Prompt engineering and ensembling: The authors found that the default “A photo of a {label}.” template could be improved with task-specific context. For pet classification: “A photo of a {label}, a type of pet.” For satellite images: “A satellite photo of a {label}.” On ImageNet, ensembling 80 different prompt templates improved accuracy by 3.5%, and combined with prompt engineering, the total gain was nearly 5 percentage points.
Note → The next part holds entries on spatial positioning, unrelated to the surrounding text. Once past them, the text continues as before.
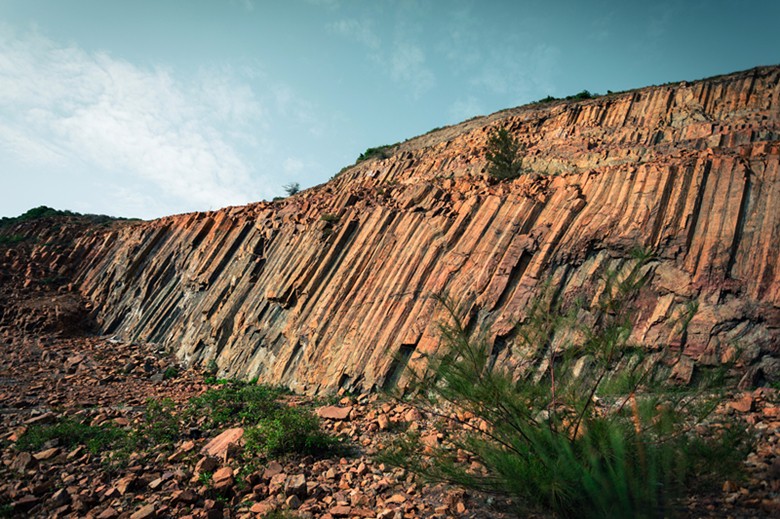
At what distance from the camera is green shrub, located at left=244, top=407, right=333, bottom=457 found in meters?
8.16

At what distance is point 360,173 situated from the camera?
2809 centimetres

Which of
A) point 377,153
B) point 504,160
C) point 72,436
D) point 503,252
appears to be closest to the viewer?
point 72,436

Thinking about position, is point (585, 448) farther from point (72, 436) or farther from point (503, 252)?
point (72, 436)

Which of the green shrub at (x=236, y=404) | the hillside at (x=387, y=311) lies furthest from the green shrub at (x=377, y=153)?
the green shrub at (x=236, y=404)

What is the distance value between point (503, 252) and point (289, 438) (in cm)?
781

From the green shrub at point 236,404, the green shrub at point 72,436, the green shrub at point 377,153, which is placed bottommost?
the green shrub at point 72,436

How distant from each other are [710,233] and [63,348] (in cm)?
2533

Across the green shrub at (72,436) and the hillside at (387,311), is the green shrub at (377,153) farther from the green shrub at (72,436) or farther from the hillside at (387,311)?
the green shrub at (72,436)

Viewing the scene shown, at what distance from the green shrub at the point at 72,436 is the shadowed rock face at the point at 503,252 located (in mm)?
5004

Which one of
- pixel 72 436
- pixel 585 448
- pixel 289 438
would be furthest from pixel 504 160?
pixel 72 436

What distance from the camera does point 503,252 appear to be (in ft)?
39.9

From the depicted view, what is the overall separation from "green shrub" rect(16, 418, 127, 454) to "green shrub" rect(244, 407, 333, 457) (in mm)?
3626

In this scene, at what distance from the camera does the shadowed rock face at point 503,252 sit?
9.59m

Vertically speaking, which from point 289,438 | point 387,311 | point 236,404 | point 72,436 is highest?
point 387,311
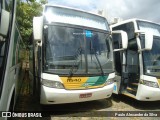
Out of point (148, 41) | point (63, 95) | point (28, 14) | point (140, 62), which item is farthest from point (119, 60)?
point (28, 14)

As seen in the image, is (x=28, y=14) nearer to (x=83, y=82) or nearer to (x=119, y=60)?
(x=119, y=60)

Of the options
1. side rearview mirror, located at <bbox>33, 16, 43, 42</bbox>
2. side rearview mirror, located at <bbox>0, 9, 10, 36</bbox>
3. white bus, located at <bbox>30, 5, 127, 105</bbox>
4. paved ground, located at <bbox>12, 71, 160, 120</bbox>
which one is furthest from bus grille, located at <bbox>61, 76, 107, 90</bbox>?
side rearview mirror, located at <bbox>0, 9, 10, 36</bbox>

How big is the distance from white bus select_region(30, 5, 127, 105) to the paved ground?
540mm

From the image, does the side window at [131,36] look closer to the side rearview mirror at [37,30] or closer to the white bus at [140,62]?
the white bus at [140,62]

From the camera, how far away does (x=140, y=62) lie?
711cm

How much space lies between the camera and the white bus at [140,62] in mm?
Result: 6820

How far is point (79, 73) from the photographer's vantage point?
5938 millimetres

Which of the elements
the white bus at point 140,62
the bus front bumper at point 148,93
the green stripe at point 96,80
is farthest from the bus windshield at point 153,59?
the green stripe at point 96,80

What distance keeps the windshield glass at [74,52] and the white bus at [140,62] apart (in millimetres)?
1227

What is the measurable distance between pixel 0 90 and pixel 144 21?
637 cm

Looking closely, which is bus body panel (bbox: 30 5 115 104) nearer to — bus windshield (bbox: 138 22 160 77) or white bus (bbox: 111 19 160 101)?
white bus (bbox: 111 19 160 101)

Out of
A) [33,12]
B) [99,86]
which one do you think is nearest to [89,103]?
[99,86]

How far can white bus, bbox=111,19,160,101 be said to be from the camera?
6820 millimetres

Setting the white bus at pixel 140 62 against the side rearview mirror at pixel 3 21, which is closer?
the side rearview mirror at pixel 3 21
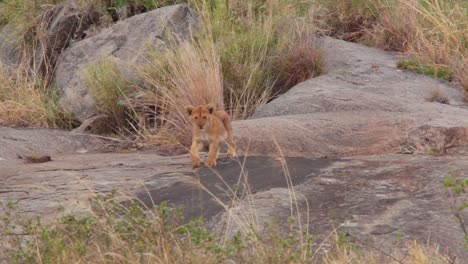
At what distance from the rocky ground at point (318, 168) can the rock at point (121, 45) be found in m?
1.06

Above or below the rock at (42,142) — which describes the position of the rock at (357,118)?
above

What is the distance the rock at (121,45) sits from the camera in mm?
10664

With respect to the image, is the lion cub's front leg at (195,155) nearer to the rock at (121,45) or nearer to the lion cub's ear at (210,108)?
the lion cub's ear at (210,108)

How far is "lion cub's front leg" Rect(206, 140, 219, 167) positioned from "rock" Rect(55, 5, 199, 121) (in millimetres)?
3517

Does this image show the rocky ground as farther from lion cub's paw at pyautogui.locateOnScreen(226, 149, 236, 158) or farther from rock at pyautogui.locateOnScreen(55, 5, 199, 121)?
rock at pyautogui.locateOnScreen(55, 5, 199, 121)

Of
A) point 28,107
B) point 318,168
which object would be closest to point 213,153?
point 318,168

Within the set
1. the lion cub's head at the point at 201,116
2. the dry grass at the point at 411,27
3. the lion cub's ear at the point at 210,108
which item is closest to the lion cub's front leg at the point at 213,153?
the lion cub's head at the point at 201,116

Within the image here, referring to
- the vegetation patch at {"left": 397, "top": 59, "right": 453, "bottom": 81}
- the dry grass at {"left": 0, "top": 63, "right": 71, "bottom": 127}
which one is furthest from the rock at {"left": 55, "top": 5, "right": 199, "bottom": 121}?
the vegetation patch at {"left": 397, "top": 59, "right": 453, "bottom": 81}

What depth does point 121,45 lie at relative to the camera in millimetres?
11133

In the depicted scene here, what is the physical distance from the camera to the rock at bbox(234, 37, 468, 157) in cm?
752

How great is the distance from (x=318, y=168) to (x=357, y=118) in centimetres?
169

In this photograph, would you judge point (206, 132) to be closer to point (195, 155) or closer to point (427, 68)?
point (195, 155)

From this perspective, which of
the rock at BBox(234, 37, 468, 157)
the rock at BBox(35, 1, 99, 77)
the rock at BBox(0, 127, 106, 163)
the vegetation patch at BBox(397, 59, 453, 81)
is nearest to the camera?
the rock at BBox(234, 37, 468, 157)

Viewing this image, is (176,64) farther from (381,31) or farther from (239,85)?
(381,31)
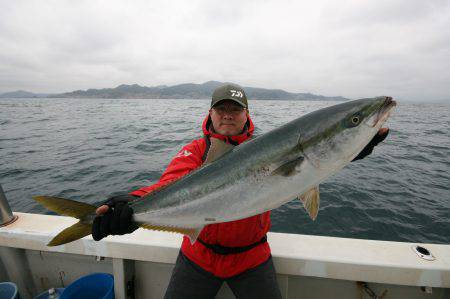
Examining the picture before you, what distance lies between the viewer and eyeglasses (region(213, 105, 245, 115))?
410 cm

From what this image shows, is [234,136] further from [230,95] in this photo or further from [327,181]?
[327,181]

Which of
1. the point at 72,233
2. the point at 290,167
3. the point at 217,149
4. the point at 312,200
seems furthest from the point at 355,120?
the point at 72,233

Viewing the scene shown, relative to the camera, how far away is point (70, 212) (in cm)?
310

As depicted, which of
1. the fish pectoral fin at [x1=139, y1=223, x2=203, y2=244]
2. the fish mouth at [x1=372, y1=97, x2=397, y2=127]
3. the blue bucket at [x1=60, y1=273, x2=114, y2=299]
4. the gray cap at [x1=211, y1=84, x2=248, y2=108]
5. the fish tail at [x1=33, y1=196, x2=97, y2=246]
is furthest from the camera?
the blue bucket at [x1=60, y1=273, x2=114, y2=299]

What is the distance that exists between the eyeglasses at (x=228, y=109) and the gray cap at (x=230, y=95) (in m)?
0.09

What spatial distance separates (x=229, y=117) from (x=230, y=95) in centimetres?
36

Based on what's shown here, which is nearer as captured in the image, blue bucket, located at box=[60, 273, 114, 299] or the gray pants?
the gray pants

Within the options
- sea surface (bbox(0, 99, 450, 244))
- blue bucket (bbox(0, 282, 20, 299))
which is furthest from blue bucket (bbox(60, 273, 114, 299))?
sea surface (bbox(0, 99, 450, 244))

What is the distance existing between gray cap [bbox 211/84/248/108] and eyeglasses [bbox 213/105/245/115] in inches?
3.4

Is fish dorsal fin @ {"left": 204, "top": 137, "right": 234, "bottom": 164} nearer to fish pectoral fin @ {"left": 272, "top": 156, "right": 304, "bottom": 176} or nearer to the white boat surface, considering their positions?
fish pectoral fin @ {"left": 272, "top": 156, "right": 304, "bottom": 176}

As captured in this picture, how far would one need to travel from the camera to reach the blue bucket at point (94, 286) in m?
4.19

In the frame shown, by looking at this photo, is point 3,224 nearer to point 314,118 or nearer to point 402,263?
point 314,118

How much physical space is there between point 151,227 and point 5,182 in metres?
12.7

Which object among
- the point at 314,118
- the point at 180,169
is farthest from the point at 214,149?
the point at 314,118
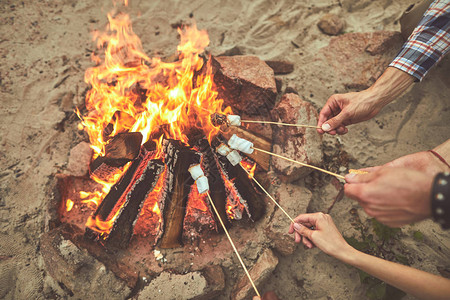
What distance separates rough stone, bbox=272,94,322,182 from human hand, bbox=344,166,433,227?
1072 millimetres

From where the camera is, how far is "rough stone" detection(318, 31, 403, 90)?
316 centimetres

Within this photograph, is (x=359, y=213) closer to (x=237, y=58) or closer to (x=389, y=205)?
(x=389, y=205)

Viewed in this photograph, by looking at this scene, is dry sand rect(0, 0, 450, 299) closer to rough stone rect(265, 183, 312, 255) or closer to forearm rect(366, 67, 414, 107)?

Scale: The authors trained 8 models: 5 ResNets (ResNet-50, ResNet-101, RN50x4, RN50x16, RN50x64) and 3 Vision Transformers (ViT-B/32, ViT-B/16, ViT-L/14). All models trained for 32 epochs on WIT. The largest ResNet (RN50x64) took 18 days on 592 V100 GPUs. The largest ViT (ViT-L/14) took 12 days on 256 V100 GPUs. The best model, ViT-L/14@336px, was further fine-tuned at 336-pixel resolution for one additional epoch.

Mathematical Foundations

Cosine Similarity with Temperature Scaling

\[\text{logit}(i, j) = \frac{I_e^{(i)} \cdot T_e^{(j)}}{\tau}\]

where:

\[I_e^{(i)} \cdot T_e^{(j)} = \sum_{k=1}^{d_e} I_{e,k}^{(i)} \, T_{e,k}^{(j)}\]

What it means: Because both embeddings are L2-normalized (their length is 1), the dot product equals the cosine of the angle between them. Values range from -1 (opposite directions) to +1 (same direction). The temperature \(\tau\) controls how “peaked” the resulting probability distribution is – a smaller \(\tau\) makes the model more confident in its top choice.

Why it matters: Cosine similarity in a shared embedding space is what allows CLIP to compare images and text directly, despite them being fundamentally different modalities. Two vectors pointing in the same direction means “this image and this text describe the same thing.”

Worked example: Suppose we have \(d_e = 4\) and two normalized embeddings: \(I_e = [0.5, 0.5, 0.5, 0.5]\) and \(T_e = [0.4, 0.6, 0.4, 0.5]\) (approximately normalized). Their dot product is \(0.5 \times 0.4 + 0.5 \times 0.6 + 0.5 \times 0.4 + 0.5 \times 0.5 = 0.2 + 0.3 + 0.2 + 0.25 = 0.95\). With \(\tau = 0.07\), the logit is \(0.95 / 0.07 \approx 13.6\), a very confident match.

Symmetric Contrastive Loss (InfoNCE)

For the image-to-text direction:

\[\mathcal{L}_i = -\frac{1}{N} \sum_{i=1}^{N} \log \frac{\exp(\text{logit}(i, i))}{\sum_{j=1}^{N} \exp(\text{logit}(i, j))}\]

For the text-to-image direction:

\[\mathcal{L}_t = -\frac{1}{N} \sum_{j=1}^{N} \log \frac{\exp(\text{logit}(j, j))}{\sum_{i=1}^{N} \exp(\text{logit}(i, j))}\]

The total loss:

\[\mathcal{L} = \frac{\mathcal{L}_i + \mathcal{L}_t}{2}\]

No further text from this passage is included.